Die Variante mit Kupfer-Lamellen, der auf der Cebit gezeigt wurde, war recht schwer. Die Retail-Variante wird aber Alu-Lamellen haben und somit um einiges leichter sein. Wenn ich mich recht entsinne, soll das Gewicht später um die 500 Gramm betragen.


----------



## patrock84 (26. November 2007)

Nun ja, 500gramm und 0,5m² Kühloberfläche könnte schwer werden, wenn auch noch eine Pumpe integriert sein soll.


----------



## Oliver (26. November 2007)

Die verwendete Pumpe ist mit dem Lüfter gekoppelt und wird vermutlich auch darüber angetrieben. Schwer sollte diese folglich nicht sein.


----------



## ruyven_macaran (26. November 2007)

*zustimm* 
plastikgehäuse der pumpe: leicht
pumpeninnenleben: vermutlich plastik -> leicht
alulamellen: leicht
alurohre: leicht, leichter als kuperheatpipes
lüfter: kaum rahmen,..., kunststoff -> nicht schwerer als andere
das einzige, was noch schwer sein könnte, wäre kühlerbasis, pumpenlager und antrieb - und das ist alles recht weit unten, womit das ganze mainbordschonender als z.b. thermalrights neueste kreation sein dürfte.

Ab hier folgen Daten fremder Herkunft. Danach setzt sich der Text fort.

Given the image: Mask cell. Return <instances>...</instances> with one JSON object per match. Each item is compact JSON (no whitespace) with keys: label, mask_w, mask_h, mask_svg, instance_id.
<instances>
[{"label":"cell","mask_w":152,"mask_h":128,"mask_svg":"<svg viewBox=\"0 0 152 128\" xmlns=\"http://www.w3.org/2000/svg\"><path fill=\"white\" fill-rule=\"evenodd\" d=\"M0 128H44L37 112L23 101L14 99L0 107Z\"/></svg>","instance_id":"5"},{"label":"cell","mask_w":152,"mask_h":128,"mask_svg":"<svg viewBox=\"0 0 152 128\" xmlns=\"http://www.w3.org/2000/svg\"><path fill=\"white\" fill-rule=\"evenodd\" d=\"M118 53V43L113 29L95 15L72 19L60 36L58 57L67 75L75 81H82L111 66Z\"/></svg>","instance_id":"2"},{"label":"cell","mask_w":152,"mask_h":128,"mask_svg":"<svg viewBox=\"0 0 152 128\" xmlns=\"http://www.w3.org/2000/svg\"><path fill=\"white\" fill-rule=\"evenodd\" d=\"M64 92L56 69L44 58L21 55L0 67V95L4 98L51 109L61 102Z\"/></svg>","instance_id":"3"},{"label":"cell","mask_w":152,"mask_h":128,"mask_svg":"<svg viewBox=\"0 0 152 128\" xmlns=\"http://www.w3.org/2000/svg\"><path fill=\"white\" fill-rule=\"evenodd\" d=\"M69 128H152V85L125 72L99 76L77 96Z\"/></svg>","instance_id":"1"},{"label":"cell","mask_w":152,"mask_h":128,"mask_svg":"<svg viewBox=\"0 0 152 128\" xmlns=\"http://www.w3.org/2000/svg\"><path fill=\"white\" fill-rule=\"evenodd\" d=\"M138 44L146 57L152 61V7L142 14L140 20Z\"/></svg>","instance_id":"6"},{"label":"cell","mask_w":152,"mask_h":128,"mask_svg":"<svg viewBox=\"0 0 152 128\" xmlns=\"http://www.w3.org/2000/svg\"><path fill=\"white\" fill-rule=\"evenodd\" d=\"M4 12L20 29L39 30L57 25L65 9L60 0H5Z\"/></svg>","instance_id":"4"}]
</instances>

was mir viel mehr gedanken macht: 
gleicher antrieb für pumpe und lüfter bedeutet auch gleiche drehzahl.
und das in kombination mit nem radiallüfter? (ne laing soll real ~2000rpm haben. radiallüfter machen so bei 4-10k sinn...)


----------



## hansi152 (26. November 2007)

Das wär als Radi auch ganz toll


----------



## pajaa (26. November 2007)

Der Kühler funktioniert wie ein Radiator, also ist soviel flüssigkeit darin, daß sie gleichmäßig zirkulieren kann, als geschlossenes System, dieses Gewicht sollte man nicht außer Acht lassen bei euren Rechnungen. Da sich das Gewicht wohl eher nah am Mainboard konzentriert, ist das Gewicht sowieso nebensächlich.


----------



## hansi152 (27. November 2007)

trotzdem ein großes Dingenskirchens für alles ist besser als ein paar kleine Dingenskirchens jeweils für jedes Bauteil


----------



## Beoras (29. November 2007)

Die Pumpe soll ja aber auch den Lüfter betreiben, daher dürfte das Design einspaarmöglichkeiten haben.
Und da sie nicht viel Energie umsetzt (Stichwort: Microchannels, dank denen ist der Querschnitt und die Menge der bewegten Kühlflüssigkeit geringer aber effizienter, glaubt man den Waycool Herstellerangaben) könnte das mit dem Gewicht noch hinkommen (dürfte auf jeden Fall mit dem IFX-14 konkurieren können was das Gewicht angeht ).
Beoras

*EDIT*
Beim Radiallüfter hab ich bisher 800rpm gelesen.
Die Dinger haben auch normalerweise nen höheren Durchsatz als vergleichbar große Standardlüfter.
Ich kühl meine PCs schon länger mit Radiallüftern (ist ein bischen aufwendig aber letzten Endes lohnt es sich).
*EDIT2*
@ruyven_macaran: die sogenannten Microchannels bedeuten dass die Kühllamellen von kleinen Kanälen durchzogen sind durch die die Kühlflüssigkeit direkt gepumpt wird.
Das spart 1. Volumen und 2. unnötige Wärmeübergänge.


----------